When the optional huggingface_hub package is installed, all models automatically gain the ability to be pushed to and loaded from the Hugging Face Hub. Install with::

 pip install braindecode[hub]

Pushing a model to the Hub:

.. code:: from braindecode.models import AttentionBaseNet

 # Train your model
 model = AttentionBaseNet(n_chans=22, n_outputs=4, n_times=1000)
 # ... training code ...

 # Push to the Hub
 model.push_to_hub(
     repo_id="username/my-attentionbasenet-model",
     commit_message="Initial model upload",
 )

Loading a model from the Hub:

.. code:: from braindecode.models import AttentionBaseNet

 # Load pretrained model
 model = AttentionBaseNet.from_pretrained("username/my-attentionbasenet-model")

 # Load with a different number of outputs (head is rebuilt automatically)
 model = AttentionBaseNet.from_pretrained("username/my-attentionbasenet-model", n_outputs=4)

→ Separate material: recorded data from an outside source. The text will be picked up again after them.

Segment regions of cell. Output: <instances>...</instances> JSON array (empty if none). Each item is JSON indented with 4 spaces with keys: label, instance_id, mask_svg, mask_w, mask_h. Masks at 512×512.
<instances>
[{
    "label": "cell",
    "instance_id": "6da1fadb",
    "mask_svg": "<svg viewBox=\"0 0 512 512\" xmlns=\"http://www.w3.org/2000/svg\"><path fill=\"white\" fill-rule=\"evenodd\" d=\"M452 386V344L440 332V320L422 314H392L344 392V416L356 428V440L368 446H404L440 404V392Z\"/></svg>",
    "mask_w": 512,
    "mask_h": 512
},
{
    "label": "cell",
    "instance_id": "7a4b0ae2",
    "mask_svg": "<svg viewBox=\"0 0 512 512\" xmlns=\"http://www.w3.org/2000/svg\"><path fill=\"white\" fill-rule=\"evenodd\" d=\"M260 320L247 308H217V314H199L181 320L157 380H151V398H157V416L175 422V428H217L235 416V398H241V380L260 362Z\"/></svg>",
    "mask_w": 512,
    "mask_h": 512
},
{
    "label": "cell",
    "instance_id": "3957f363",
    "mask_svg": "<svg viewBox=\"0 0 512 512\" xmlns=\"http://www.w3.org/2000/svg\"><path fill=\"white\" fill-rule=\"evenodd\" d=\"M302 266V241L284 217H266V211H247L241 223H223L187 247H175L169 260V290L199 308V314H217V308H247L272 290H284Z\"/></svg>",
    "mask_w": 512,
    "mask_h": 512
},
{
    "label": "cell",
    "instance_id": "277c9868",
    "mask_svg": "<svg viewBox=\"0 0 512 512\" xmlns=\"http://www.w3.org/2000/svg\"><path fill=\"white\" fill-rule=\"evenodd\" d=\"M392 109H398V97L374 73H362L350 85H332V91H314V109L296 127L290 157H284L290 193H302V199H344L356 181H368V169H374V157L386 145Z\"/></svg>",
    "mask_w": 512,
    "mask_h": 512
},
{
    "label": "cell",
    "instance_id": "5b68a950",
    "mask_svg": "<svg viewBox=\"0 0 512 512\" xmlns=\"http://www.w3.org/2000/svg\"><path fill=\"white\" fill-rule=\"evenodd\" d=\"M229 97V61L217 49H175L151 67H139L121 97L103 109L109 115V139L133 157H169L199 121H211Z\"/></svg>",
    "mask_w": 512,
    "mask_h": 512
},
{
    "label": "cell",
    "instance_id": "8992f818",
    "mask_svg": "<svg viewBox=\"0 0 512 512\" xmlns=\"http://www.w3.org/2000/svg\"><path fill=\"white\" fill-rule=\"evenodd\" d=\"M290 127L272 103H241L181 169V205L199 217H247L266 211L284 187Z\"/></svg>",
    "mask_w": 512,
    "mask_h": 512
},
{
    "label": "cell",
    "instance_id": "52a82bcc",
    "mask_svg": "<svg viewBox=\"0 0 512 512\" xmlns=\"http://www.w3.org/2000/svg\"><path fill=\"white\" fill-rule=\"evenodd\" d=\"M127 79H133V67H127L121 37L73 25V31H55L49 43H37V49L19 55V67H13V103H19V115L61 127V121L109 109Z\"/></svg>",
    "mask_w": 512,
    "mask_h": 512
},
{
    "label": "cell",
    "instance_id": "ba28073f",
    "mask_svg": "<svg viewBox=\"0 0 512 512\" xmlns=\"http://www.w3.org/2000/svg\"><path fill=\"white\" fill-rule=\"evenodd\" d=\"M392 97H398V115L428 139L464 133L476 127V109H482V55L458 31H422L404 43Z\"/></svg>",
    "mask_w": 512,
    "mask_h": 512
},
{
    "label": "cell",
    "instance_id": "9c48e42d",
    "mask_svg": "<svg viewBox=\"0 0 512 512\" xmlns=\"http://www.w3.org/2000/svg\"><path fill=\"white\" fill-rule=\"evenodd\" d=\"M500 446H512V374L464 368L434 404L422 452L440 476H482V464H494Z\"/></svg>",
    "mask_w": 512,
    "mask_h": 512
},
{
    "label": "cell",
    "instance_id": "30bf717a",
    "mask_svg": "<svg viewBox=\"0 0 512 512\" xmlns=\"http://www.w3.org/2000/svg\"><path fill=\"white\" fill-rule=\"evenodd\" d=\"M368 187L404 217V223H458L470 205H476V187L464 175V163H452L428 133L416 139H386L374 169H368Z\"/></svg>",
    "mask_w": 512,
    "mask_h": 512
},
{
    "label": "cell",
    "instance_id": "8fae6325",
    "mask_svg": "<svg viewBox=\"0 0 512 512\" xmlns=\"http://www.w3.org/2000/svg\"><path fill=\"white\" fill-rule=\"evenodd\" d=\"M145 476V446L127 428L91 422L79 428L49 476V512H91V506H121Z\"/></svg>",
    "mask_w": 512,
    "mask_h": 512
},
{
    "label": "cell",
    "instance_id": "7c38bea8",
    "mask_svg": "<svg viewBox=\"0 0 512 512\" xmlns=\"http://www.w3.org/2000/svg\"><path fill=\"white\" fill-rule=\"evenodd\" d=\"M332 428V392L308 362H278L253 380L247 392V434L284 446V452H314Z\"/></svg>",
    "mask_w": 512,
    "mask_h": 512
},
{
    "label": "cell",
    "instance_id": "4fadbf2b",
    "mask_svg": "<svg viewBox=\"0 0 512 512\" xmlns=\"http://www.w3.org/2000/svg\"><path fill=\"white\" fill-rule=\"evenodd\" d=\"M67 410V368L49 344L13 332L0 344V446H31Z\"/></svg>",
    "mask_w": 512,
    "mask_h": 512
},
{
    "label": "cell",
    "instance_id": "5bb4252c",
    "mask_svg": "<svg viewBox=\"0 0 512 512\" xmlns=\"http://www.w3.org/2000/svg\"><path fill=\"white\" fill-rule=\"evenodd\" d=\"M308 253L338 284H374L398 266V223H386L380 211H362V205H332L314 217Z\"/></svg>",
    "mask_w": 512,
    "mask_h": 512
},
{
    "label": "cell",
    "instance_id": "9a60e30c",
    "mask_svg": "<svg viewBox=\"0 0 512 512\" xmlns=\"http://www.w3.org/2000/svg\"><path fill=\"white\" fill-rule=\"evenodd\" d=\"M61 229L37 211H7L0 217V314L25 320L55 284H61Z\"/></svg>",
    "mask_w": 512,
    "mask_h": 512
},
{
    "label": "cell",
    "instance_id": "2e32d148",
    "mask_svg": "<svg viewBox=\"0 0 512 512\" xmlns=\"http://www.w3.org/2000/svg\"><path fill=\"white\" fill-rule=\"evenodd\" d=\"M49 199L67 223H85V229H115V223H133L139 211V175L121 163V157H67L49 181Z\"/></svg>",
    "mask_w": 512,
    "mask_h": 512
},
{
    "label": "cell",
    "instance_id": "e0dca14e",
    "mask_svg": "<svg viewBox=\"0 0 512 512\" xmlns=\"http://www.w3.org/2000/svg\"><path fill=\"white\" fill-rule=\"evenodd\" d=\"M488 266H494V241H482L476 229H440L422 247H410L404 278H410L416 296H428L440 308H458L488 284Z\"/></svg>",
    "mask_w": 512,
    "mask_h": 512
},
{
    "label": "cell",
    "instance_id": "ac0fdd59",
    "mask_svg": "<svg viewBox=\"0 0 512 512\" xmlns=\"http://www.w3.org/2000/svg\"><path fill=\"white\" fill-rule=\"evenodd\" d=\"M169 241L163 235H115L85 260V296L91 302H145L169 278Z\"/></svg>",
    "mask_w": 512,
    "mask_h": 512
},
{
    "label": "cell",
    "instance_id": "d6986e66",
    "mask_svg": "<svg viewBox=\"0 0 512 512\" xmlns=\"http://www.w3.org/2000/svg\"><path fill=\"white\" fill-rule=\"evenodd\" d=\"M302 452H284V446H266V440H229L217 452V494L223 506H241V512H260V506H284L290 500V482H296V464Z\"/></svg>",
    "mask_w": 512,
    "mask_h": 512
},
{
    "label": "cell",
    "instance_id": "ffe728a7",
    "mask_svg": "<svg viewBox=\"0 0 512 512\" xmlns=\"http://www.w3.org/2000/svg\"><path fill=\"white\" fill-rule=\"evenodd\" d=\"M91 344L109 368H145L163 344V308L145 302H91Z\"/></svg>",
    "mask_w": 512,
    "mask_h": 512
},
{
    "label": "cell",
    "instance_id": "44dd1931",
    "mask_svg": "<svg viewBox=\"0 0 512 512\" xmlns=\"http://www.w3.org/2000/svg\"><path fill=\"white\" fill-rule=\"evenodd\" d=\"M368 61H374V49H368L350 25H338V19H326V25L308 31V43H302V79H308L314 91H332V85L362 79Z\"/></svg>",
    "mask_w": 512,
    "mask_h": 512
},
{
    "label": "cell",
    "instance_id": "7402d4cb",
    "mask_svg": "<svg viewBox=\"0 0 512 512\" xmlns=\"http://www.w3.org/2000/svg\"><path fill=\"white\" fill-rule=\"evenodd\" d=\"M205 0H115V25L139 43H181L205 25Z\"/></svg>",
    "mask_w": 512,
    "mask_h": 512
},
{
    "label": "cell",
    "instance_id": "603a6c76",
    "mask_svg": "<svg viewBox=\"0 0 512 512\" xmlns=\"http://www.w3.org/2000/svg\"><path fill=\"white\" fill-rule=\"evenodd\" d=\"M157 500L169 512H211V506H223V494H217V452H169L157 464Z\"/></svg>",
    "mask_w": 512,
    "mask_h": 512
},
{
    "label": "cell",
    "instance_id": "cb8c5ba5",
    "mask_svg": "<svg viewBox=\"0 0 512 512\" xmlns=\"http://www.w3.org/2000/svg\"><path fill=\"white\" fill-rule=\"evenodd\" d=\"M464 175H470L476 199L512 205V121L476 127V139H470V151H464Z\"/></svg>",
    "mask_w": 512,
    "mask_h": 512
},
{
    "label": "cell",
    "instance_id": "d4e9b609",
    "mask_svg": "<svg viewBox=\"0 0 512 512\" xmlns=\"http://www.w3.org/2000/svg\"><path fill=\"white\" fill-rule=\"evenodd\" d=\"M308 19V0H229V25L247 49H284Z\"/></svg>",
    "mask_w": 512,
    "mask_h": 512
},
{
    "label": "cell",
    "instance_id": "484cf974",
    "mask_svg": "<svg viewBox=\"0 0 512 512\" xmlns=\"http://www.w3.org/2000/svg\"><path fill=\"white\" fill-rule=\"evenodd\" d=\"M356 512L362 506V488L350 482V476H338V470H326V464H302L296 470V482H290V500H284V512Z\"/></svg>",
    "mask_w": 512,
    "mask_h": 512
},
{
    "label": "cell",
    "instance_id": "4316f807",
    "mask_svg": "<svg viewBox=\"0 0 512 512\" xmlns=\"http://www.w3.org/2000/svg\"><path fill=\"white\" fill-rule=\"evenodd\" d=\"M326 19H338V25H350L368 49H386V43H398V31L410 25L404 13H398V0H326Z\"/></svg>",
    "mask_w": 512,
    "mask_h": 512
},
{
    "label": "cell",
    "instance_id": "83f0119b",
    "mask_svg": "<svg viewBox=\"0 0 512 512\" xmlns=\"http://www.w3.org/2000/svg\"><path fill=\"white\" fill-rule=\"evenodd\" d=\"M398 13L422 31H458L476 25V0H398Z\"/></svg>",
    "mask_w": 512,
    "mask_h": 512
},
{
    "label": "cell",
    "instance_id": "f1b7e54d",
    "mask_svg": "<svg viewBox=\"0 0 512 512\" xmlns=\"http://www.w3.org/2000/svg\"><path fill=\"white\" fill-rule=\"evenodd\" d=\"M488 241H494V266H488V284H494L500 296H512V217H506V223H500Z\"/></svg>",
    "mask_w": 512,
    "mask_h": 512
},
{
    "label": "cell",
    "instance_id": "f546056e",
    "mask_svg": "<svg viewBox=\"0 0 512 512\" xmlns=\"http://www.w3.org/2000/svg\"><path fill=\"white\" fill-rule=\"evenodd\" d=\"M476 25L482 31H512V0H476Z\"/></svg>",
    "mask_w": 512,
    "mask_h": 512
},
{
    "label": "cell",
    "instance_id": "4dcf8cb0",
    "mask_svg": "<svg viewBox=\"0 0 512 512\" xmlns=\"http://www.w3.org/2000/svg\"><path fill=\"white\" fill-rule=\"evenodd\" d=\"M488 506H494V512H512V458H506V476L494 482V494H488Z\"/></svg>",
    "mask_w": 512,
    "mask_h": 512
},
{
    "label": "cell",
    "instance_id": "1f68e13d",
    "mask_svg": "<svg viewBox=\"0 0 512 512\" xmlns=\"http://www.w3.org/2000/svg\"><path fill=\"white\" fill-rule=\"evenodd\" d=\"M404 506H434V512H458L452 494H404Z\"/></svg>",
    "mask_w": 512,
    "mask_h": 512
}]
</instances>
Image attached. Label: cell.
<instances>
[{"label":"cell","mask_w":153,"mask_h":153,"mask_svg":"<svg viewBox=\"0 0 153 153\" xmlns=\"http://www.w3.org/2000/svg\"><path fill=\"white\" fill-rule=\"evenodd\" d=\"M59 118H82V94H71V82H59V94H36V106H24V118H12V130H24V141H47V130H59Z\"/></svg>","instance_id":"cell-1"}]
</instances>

Extracting features and replacing the head:

.. code:: import torch

 x = torch.randn(1, model.n_chans, model.n_times)
 # Extract encoder features (consistent dict across all models)
 out = model(x, return_features=True)
 features = out["features"]

 # Replace the classification head
 model.reset_head(n_outputs=10)

Saving and restoring full configuration:

.. code:: import json

 config = model.get_config()            # all __init__ params
 with open("config.json", "w") as f:
     json.dump(config, f)

 model2 = AttentionBaseNet.from_config(config)    # reconstruct (no weights)

All model parameters (both EEG-specific and model-specific such as dropout rates, activation functions, number of filters) are automatically saved to the Hub and restored when loading.

See :ref:load-pretrained-models for a complete tutorial.

Citation

Please cite both the original paper for this architecture (see the References section above) and braindecode:

@article{aristimunha2025braindecode,
  title   = {Braindecode: a deep learning library for raw electrophysiological data},
  author  = {Aristimunha, Bruno and others},
  journal = {Zenodo},
  year    = {2025},
  doi     = {10.5281/zenodo.17699192},
}

License

BSD-3-Clause for the model code (matching braindecode). Pretraining-derived weights, if you fine-tune from a checkpoint, inherit the licence of that checkpoint and its training corpus.